→ **Short exercise**: Put the lines below into a numbered list, leaving out any blank ones.

→ **Task input**:

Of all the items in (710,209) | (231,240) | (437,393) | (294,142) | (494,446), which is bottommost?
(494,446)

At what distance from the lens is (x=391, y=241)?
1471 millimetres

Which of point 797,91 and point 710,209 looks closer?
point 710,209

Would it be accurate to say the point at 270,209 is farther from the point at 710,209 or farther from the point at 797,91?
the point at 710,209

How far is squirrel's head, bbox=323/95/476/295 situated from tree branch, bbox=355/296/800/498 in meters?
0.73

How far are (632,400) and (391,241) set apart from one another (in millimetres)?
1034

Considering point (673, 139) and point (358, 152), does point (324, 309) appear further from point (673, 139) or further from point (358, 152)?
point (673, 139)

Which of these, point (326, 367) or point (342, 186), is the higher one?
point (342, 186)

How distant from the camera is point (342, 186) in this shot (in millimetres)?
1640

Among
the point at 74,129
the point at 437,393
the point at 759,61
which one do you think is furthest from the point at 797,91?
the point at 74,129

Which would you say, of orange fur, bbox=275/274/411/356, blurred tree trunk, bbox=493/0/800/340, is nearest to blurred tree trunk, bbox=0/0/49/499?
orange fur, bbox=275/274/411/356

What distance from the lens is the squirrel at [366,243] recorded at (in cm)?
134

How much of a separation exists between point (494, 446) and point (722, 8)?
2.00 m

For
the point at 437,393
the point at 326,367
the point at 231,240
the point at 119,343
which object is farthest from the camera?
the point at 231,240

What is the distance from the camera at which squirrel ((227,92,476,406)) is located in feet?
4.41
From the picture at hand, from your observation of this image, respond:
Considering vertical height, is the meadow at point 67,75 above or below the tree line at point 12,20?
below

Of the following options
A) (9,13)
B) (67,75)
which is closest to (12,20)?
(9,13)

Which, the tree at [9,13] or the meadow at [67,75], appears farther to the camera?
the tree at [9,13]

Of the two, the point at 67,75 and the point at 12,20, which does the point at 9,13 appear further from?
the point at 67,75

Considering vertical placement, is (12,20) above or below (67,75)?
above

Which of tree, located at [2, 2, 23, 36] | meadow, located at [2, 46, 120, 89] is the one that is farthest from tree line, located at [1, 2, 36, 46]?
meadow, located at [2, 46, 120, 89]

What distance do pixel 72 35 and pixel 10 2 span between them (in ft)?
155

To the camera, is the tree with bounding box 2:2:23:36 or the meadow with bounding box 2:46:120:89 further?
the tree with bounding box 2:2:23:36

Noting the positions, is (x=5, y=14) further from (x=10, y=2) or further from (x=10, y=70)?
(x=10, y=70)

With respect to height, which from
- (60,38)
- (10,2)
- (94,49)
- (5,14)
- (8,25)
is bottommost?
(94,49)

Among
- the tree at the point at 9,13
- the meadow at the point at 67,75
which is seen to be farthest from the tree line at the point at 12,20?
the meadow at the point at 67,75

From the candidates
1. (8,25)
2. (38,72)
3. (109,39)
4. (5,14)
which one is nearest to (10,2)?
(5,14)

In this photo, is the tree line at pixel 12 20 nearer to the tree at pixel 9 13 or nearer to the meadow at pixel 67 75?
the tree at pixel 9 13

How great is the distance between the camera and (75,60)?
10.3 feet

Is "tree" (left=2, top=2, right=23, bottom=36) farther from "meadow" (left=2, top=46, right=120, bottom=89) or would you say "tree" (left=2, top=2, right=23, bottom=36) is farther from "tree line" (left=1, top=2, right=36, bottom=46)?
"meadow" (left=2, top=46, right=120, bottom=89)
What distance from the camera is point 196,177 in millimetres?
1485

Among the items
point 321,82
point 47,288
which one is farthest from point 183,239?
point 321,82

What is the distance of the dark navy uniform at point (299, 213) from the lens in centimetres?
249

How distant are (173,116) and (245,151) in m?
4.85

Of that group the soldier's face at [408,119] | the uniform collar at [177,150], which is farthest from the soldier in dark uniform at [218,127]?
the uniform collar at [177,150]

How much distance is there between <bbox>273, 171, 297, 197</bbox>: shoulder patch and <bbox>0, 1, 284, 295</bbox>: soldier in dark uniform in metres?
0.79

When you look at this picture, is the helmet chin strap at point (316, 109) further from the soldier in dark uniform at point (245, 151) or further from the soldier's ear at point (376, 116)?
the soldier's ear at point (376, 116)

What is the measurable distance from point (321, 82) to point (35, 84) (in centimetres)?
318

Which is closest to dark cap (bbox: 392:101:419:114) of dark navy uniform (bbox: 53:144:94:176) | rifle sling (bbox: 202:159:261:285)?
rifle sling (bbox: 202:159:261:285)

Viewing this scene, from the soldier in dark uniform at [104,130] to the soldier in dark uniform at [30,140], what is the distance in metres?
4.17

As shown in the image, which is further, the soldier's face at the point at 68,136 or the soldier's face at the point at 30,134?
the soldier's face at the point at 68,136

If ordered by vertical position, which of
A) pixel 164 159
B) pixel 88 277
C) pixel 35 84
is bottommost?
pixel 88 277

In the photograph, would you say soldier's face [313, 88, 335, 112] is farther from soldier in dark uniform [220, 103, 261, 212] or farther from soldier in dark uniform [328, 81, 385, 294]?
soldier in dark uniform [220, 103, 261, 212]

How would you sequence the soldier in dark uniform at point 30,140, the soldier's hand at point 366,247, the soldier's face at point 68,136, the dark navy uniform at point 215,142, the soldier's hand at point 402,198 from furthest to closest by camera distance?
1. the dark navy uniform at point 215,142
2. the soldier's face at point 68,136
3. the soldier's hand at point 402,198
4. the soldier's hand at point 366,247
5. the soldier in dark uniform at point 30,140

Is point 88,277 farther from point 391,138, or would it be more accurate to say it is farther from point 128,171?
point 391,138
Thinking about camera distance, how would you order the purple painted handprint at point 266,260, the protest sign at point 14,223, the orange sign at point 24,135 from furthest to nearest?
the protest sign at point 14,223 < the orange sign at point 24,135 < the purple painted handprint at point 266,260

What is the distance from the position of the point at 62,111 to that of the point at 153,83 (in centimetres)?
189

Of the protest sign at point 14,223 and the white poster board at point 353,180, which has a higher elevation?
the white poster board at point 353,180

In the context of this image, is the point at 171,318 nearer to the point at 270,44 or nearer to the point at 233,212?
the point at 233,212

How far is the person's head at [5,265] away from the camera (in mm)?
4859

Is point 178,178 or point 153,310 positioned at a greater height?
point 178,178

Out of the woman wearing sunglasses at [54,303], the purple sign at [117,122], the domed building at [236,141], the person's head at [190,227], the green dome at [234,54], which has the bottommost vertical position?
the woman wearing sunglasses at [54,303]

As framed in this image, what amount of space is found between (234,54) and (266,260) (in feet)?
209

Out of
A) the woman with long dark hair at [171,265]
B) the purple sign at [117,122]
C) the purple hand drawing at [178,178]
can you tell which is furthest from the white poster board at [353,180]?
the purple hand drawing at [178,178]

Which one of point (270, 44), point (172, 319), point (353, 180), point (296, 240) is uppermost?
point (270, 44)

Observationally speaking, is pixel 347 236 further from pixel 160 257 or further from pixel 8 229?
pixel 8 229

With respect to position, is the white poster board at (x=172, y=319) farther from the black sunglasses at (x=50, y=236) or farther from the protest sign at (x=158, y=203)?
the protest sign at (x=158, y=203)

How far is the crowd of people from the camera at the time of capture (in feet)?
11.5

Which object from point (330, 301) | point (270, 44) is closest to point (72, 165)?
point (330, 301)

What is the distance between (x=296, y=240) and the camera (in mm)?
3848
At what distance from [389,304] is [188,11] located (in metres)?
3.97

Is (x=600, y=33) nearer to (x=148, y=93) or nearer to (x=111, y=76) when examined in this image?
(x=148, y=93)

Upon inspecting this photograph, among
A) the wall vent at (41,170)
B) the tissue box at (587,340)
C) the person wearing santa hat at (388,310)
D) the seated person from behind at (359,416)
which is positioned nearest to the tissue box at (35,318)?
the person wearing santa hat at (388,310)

→ **Response to the task**:
1. Of all the items in (710,209) | (231,240) | (437,393) | (294,142) | (494,446), which is bottommost?
2. (494,446)
3. At what distance from the lens is (x=391, y=241)?
4. 1471 millimetres
5. Which of point 797,91 and point 710,209 looks closer?
6. point 710,209
7. Would it be accurate to say the point at 270,209 is farther from the point at 710,209 or farther from the point at 797,91?
8. the point at 710,209
9. How far is squirrel's head, bbox=323/95/476/295 situated from tree branch, bbox=355/296/800/498 in meters?
10. 0.73
11. How far are (632,400) and (391,241) set apart from one another (in millimetres)?
12. 1034
13. Considering point (673, 139) and point (358, 152), does point (324, 309) appear further from point (673, 139) or further from point (358, 152)?
14. point (673, 139)
15. Which of these, point (326, 367) or point (342, 186), is the higher one?
16. point (342, 186)
17. How distant from the camera is point (342, 186) in this shot (in millimetres)?
18. 1640
19. Among
20. the point at 74,129
21. the point at 437,393
22. the point at 759,61
23. which one do you think is furthest from the point at 797,91?
24. the point at 74,129
25. Which would you say, of orange fur, bbox=275/274/411/356, blurred tree trunk, bbox=493/0/800/340, is nearest to blurred tree trunk, bbox=0/0/49/499?
26. orange fur, bbox=275/274/411/356
27. What distance from the lens is the squirrel at [366,243] recorded at (in cm)?
28. 134
29. How much of a separation exists between point (494, 446) and point (722, 8)?
30. 2.00 m
31. For
32. the point at 437,393
33. the point at 326,367
34. the point at 231,240
35. the point at 119,343
36. which object is farthest from the camera?
37. the point at 231,240
38. What is the distance from the camera at which squirrel ((227,92,476,406)) is located in feet?
39. 4.41
40. From the picture at hand, from your observation of this image, respond:
41. Considering vertical height, is the meadow at point 67,75 above or below the tree line at point 12,20?
42. below
43. Of the following options
44. A) (9,13)
45. B) (67,75)
46. which is closest to (12,20)?
47. (9,13)
48. Which, the tree at [9,13] or the meadow at [67,75], appears farther to the camera?
49. the tree at [9,13]
50. Of the two, the point at 67,75 and the point at 12,20, which does the point at 9,13 appear further from?
51. the point at 67,75
52. Considering vertical placement, is (12,20) above or below (67,75)?
53. above
54. Which of tree, located at [2, 2, 23, 36] | meadow, located at [2, 46, 120, 89] is the one that is farthest from tree line, located at [1, 2, 36, 46]?
55. meadow, located at [2, 46, 120, 89]
56. What distance do pixel 72 35 and pixel 10 2 span between them (in ft)?
57. 155
58. To the camera, is the tree with bounding box 2:2:23:36 or the meadow with bounding box 2:46:120:89 further?
59. the tree with bounding box 2:2:23:36
60. Noting the positions, is (x=5, y=14) further from (x=10, y=2) or further from (x=10, y=70)?
61. (x=10, y=70)
62. With respect to height, which from
63. - (60,38)
64. - (10,2)
65. - (94,49)
66. - (5,14)
67. - (8,25)
68. is bottommost?
69. (94,49)
70. Among
71. - the tree at the point at 9,13
72. - the meadow at the point at 67,75
73. which is seen to be farthest from the tree line at the point at 12,20?
74. the meadow at the point at 67,75
75. From the candidates
76. 1. (8,25)
77. 2. (38,72)
78. 3. (109,39)
79. 4. (5,14)
80. which one is nearest to (10,2)?
81. (5,14)
82. In this photo, is the tree line at pixel 12 20 nearer to the tree at pixel 9 13 or nearer to the meadow at pixel 67 75?
83. the tree at pixel 9 13
84. How great is the distance between the camera and (75,60)?
85. 10.3 feet
86. Is "tree" (left=2, top=2, right=23, bottom=36) farther from "meadow" (left=2, top=46, right=120, bottom=89) or would you say "tree" (left=2, top=2, right=23, bottom=36) is farther from "tree line" (left=1, top=2, right=36, bottom=46)?
87. "meadow" (left=2, top=46, right=120, bottom=89)
88. What distance from the camera is point 196,177 in millimetres?
89. 1485
90. Among the items
91. point 321,82
92. point 47,288
93. which one is farthest from point 183,239?
94. point 321,82
95. What is the distance of the dark navy uniform at point (299, 213) from the lens in centimetres?
96. 249
97. How distant are (173,116) and (245,151) in m?
98. 4.85
99. Of that group the soldier's face at [408,119] | the uniform collar at [177,150], which is farthest from the soldier in dark uniform at [218,127]?
100. the uniform collar at [177,150]
101. How much distance is there between <bbox>273, 171, 297, 197</bbox>: shoulder patch and <bbox>0, 1, 284, 295</bbox>: soldier in dark uniform in metres?
102. 0.79
103. When you look at this picture, is the helmet chin strap at point (316, 109) further from the soldier in dark uniform at point (245, 151) or further from the soldier's ear at point (376, 116)?
104. the soldier's ear at point (376, 116)
105. What is the measurable distance from point (321, 82) to point (35, 84) (in centimetres)?
106. 318
107. Which is closest to dark cap (bbox: 392:101:419:114) of dark navy uniform (bbox: 53:144:94:176) | rifle sling (bbox: 202:159:261:285)?
108. rifle sling (bbox: 202:159:261:285)
109. Viewing this scene, from the soldier in dark uniform at [104,130] to the soldier in dark uniform at [30,140], what is the distance in metres?
110. 4.17
111. As shown in the image, which is further, the soldier's face at the point at 68,136 or the soldier's face at the point at 30,134?
112. the soldier's face at the point at 68,136
113. If ordered by vertical position, which of
114. A) pixel 164 159
115. B) pixel 88 277
116. C) pixel 35 84
117. is bottommost?
118. pixel 88 277
119. In the photograph, would you say soldier's face [313, 88, 335, 112] is farther from soldier in dark uniform [220, 103, 261, 212] or farther from soldier in dark uniform [328, 81, 385, 294]?
120. soldier in dark uniform [220, 103, 261, 212]
121. How would you sequence the soldier in dark uniform at point 30,140, the soldier's hand at point 366,247, the soldier's face at point 68,136, the dark navy uniform at point 215,142, the soldier's hand at point 402,198 from furthest to closest by camera distance?
122. 1. the dark navy uniform at point 215,142
123. 2. the soldier's face at point 68,136
124. 3. the soldier's hand at point 402,198
125. 4. the soldier's hand at point 366,247
126. 5. the soldier in dark uniform at point 30,140
127. Is point 88,277 farther from point 391,138, or would it be more accurate to say it is farther from point 128,171?
128. point 391,138
129. Thinking about camera distance, how would you order the purple painted handprint at point 266,260, the protest sign at point 14,223, the orange sign at point 24,135 from furthest to nearest?
130. the protest sign at point 14,223 < the orange sign at point 24,135 < the purple painted handprint at point 266,260
131. What is the distance from the position of the point at 62,111 to that of the point at 153,83 (in centimetres)?
132. 189
133. Of the protest sign at point 14,223 and the white poster board at point 353,180, which has a higher elevation?
134. the white poster board at point 353,180
135. In the context of this image, is the point at 171,318 nearer to the point at 270,44 or nearer to the point at 233,212?
136. the point at 233,212
137. How far is the person's head at [5,265] away from the camera (in mm)?
138. 4859
139. Is point 178,178 or point 153,310 positioned at a greater height?
140. point 178,178
141. Out of the woman wearing sunglasses at [54,303], the purple sign at [117,122], the domed building at [236,141], the person's head at [190,227], the green dome at [234,54], which has the bottommost vertical position?
142. the woman wearing sunglasses at [54,303]
143. As framed in this image, what amount of space is found between (234,54) and (266,260) (in feet)?
144. 209
145. Out of
146. A) the woman with long dark hair at [171,265]
147. B) the purple sign at [117,122]
148. C) the purple hand drawing at [178,178]
149. can you tell which is furthest from the white poster board at [353,180]?
150. the purple hand drawing at [178,178]
151. Which one of point (270, 44), point (172, 319), point (353, 180), point (296, 240) is uppermost?
152. point (270, 44)
153. Observationally speaking, is pixel 347 236 further from pixel 160 257 or further from pixel 8 229?
154. pixel 8 229
155. With respect to position, is the white poster board at (x=172, y=319) farther from the black sunglasses at (x=50, y=236) or farther from the protest sign at (x=158, y=203)?
156. the protest sign at (x=158, y=203)
157. How far is the crowd of people from the camera at the time of capture (in feet)?
158. 11.5
159. Which object from point (330, 301) | point (270, 44) is closest to point (72, 165)?
160. point (330, 301)
161. What is the distance between (x=296, y=240) and the camera (in mm)?
162. 3848
163. At what distance from [389,304] is [188,11] located (in metres)?
164. 3.97
165. Is (x=600, y=33) nearer to (x=148, y=93) or nearer to (x=111, y=76) when examined in this image?
166. (x=148, y=93)
167. Upon inspecting this photograph, among
168. A) the wall vent at (41,170)
169. B) the tissue box at (587,340)
170. C) the person wearing santa hat at (388,310)
171. D) the seated person from behind at (359,416)
172. which is positioned nearest to the tissue box at (35,318)?
173. the person wearing santa hat at (388,310)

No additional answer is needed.